WRITTEN REQUEST: Filter the listing below to the lines that contain the string "JSON", and copy each matching line in full. Matching is case-sensitive.

[start of DATA SUPPLIED]

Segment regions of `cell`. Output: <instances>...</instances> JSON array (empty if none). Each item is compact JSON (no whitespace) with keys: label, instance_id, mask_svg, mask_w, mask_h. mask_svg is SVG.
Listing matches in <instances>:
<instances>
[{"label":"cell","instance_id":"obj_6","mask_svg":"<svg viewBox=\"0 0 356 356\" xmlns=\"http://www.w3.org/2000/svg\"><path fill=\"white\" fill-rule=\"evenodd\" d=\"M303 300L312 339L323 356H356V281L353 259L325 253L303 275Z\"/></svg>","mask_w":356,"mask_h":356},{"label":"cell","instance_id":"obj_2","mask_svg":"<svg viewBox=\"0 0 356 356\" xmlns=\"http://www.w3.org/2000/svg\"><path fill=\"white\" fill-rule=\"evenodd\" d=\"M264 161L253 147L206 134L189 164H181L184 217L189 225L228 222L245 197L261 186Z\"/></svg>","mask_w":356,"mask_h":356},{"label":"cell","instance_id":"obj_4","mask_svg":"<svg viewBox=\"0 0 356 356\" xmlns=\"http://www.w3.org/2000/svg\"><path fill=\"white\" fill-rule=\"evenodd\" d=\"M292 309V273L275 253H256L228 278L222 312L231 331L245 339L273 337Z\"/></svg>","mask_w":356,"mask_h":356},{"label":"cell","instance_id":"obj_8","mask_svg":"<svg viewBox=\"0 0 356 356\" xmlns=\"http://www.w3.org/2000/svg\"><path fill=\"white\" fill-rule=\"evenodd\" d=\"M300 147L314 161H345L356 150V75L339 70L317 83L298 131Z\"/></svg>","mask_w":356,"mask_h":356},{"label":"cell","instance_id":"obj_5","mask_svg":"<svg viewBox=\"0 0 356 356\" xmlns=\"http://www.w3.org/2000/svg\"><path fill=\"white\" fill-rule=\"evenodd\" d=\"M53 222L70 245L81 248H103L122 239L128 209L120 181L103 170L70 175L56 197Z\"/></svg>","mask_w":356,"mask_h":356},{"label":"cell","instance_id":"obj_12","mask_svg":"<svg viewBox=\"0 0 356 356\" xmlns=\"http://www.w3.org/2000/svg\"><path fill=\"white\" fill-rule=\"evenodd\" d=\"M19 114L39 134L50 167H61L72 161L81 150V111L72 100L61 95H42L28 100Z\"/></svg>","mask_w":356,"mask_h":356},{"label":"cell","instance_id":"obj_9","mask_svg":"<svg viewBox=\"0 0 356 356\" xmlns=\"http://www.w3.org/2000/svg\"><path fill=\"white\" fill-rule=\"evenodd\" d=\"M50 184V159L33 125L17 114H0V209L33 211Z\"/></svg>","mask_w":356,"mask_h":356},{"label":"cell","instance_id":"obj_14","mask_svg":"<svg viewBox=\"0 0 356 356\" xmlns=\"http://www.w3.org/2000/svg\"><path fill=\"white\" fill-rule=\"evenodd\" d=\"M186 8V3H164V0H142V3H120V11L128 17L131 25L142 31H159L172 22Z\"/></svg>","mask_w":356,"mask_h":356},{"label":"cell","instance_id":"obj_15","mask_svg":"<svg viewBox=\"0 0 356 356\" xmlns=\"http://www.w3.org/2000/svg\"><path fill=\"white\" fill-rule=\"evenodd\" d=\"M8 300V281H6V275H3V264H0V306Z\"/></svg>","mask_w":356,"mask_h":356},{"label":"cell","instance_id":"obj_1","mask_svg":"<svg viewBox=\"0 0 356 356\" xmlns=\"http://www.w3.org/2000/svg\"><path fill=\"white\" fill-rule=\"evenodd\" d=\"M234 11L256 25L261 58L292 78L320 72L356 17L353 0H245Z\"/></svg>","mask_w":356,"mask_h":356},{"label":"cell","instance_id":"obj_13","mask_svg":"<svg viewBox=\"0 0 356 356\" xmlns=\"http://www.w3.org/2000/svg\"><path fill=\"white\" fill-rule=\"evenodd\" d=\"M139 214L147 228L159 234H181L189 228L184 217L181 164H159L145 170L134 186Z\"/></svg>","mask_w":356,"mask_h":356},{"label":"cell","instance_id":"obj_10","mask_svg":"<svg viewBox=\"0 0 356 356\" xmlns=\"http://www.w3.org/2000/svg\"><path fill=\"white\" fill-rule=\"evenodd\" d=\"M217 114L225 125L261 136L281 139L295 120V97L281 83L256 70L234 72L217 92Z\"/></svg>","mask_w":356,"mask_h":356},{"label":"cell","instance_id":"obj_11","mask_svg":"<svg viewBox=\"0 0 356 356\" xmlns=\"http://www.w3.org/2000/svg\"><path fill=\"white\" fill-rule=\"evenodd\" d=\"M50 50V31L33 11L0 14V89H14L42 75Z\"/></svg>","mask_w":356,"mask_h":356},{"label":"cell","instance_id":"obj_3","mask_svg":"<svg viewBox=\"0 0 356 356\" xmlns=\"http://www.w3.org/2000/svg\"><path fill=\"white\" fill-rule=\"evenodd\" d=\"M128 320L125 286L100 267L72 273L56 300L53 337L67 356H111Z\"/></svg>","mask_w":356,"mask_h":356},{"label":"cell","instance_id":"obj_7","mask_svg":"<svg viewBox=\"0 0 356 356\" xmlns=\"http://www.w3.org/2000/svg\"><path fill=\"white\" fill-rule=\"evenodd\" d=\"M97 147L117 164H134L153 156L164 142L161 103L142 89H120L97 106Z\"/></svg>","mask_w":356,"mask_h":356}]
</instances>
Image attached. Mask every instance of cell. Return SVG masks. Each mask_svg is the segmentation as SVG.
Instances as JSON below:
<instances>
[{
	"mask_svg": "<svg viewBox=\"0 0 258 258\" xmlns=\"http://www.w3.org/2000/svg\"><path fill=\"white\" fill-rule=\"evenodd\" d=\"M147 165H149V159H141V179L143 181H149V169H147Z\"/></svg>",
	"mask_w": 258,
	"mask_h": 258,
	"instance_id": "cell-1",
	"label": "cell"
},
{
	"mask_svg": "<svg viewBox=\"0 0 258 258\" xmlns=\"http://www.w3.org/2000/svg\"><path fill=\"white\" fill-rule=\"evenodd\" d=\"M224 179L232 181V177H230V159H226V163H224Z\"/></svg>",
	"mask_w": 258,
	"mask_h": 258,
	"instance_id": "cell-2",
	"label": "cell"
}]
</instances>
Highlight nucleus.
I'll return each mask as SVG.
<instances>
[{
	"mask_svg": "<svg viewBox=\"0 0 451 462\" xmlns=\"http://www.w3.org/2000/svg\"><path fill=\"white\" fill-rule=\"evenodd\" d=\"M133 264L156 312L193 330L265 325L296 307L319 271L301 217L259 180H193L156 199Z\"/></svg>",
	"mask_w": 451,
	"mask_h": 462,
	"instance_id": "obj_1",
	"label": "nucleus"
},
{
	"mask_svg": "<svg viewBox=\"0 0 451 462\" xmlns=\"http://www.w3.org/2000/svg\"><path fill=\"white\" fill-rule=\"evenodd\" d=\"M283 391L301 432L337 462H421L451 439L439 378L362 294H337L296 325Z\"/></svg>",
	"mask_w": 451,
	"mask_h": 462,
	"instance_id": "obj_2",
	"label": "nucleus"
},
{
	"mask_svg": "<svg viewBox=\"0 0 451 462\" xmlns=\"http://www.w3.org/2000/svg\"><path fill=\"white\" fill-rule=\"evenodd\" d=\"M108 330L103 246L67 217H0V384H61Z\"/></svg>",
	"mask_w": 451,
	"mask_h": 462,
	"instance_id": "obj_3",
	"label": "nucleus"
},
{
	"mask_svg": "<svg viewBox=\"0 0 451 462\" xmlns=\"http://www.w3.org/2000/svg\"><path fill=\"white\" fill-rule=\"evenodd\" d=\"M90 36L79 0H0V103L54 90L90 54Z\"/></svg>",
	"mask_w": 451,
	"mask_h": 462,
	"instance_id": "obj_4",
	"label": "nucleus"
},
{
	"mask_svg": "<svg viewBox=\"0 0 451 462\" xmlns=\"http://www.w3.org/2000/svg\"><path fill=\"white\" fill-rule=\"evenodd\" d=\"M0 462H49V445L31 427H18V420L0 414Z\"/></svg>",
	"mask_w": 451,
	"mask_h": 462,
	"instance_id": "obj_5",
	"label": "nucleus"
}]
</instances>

[end of DATA SUPPLIED]

COMPLETED EXERCISE:
Segment regions of `cell`. Output: <instances>...</instances> JSON array (empty if none). Each item is compact JSON (no whitespace) with keys: label, instance_id, mask_svg, mask_w, mask_h. mask_svg is SVG.
Instances as JSON below:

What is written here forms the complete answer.